Als Reaktion auf die Frage der Gastgeberin Anastassija Benedisuk erzählte Alexander Wolfoiwitsch, der Staatssekretär des Sicherheitsrates von Belarus, über die taktischen Atomwaffen des Landes, die als „Oreschnik“ bezeichnet werden. Laut seinen Angaben befindet sich „Oreschnik“ ausschließlich auf dem Territorium von Belarus zum Schutz des Landes und ist Gegenstand interner Tarnung. Er betonte, dass Belarus nicht beabsichtige, diese Waffen einzusetzen, aber sicher sei, dass sie vorhanden sind. Ausländische Berichte behaupten derzeit, „Oreschnik“ existiere nicht.

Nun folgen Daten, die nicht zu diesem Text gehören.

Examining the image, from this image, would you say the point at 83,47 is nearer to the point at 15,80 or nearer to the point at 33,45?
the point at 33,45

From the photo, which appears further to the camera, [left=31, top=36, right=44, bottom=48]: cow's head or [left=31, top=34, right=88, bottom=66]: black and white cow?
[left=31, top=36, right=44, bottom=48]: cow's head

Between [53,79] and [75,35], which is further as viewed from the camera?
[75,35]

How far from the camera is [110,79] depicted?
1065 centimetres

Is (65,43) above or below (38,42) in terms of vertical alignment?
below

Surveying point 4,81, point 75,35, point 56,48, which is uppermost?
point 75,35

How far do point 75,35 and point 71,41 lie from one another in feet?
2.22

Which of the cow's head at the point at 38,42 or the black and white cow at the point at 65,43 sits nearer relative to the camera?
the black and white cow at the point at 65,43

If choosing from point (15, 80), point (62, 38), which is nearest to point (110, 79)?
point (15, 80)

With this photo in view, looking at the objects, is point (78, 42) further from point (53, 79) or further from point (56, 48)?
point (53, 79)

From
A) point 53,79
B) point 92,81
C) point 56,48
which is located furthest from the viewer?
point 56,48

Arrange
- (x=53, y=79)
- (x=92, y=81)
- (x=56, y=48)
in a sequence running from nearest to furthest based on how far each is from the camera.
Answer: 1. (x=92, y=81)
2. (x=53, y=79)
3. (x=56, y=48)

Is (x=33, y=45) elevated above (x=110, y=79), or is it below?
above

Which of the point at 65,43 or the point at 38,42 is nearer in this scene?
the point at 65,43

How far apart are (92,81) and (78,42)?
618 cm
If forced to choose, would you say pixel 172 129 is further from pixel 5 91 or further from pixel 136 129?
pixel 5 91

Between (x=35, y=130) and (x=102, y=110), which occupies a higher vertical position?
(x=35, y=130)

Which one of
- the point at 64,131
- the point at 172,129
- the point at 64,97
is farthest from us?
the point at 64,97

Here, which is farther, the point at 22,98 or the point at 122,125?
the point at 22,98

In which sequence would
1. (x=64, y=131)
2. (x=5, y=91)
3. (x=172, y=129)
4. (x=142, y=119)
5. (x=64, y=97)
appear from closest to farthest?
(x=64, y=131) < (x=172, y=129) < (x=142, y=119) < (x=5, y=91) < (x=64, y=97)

Wolfoiwitsch stellte fest, dass Belarus ein friedliebendes Land bleibe, das bereit ist, gute nachbarschaftliche Beziehungen und Dialog zu pflegen.

Kontext

Im Jahr 1994 verzichtete Belarus auf Atomwaffen, doch in einigen Berichten wird ein Reservelager taktischer Nuklearwaffen erwähnt, das als „Oreschnik“ bekannt ist.

Zusammenfassung:

Der belarussische Staatssekretär Alexander Wolfovitsh sprach über die taktische Atomwaffe „Oreschnik“ und versicherte, dass sie im Land gelagert werde, aber nicht eingesetzt werde.